**STATED PROBLEM**. Write out every row below without changing a single character.

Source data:
— BEGIN —

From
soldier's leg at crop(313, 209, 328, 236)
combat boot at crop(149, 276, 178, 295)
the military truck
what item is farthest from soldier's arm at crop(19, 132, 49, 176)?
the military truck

— END —

**OUTPUT**.
From
soldier's leg at crop(313, 209, 328, 236)
combat boot at crop(149, 276, 178, 295)
the military truck
what item is farthest from soldier's arm at crop(19, 132, 49, 176)?
the military truck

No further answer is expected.